I bit down on my lower lip. I wanted to snap back at her. I wanted to demand she stop treating me this way, but fate had pulled me through a knothole and stretched me out thin and flat. I trembled. It was as if I had lost my voice and everything would be trapped forever inside me, even tears. She glanced at her watch.
"It’s seven," she said. "You must get dressed and go to the kitchen immediately if you want any breakfast. If any member of the staff wants breakfast, he or she has to eat it earlier than the guests. See to it that you get yourself up in the morning from now on," she commanded. "At your age, you shouldn't be dependent upon others to fulfill your responsibilities."
"I always get up early, and I always fulfill my responsibilities," I shot back at her.

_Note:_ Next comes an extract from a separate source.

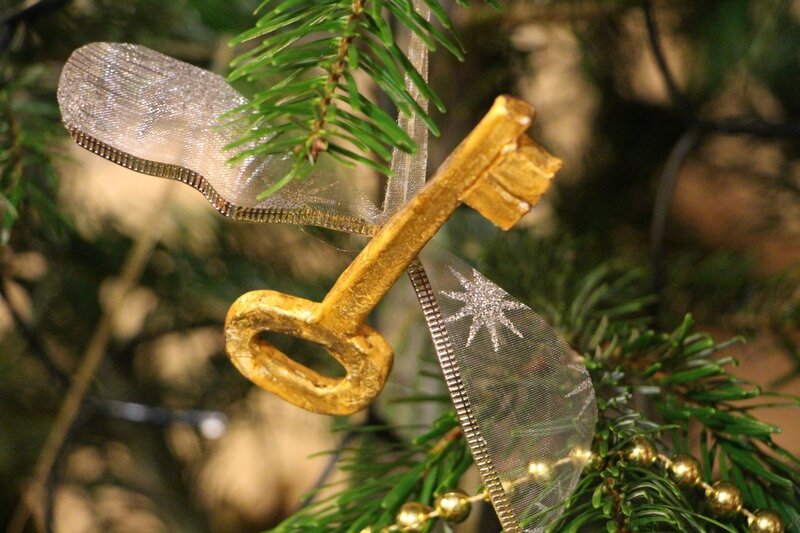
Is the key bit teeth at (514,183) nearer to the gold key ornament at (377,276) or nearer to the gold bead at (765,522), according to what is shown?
the gold key ornament at (377,276)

My anger finally exploded like a balloon filled with too much air. She stared a moment. I remained in bed, holding my blanket against my chest to keep down the pounding of my broken heart.
She studied me for a moment, and then her glance went to my little nightstand. Suddenly her face grew fiery red.
"Whose picture is that?" she demanded stepping forward.
"It's Momma," I said.
"You brought Sally Jean Longchamp's picture into my hotel and put it out for anyone to see?"
In a flash, far faster than I ever imagined someone as old as she could move, she seized my precious photograph.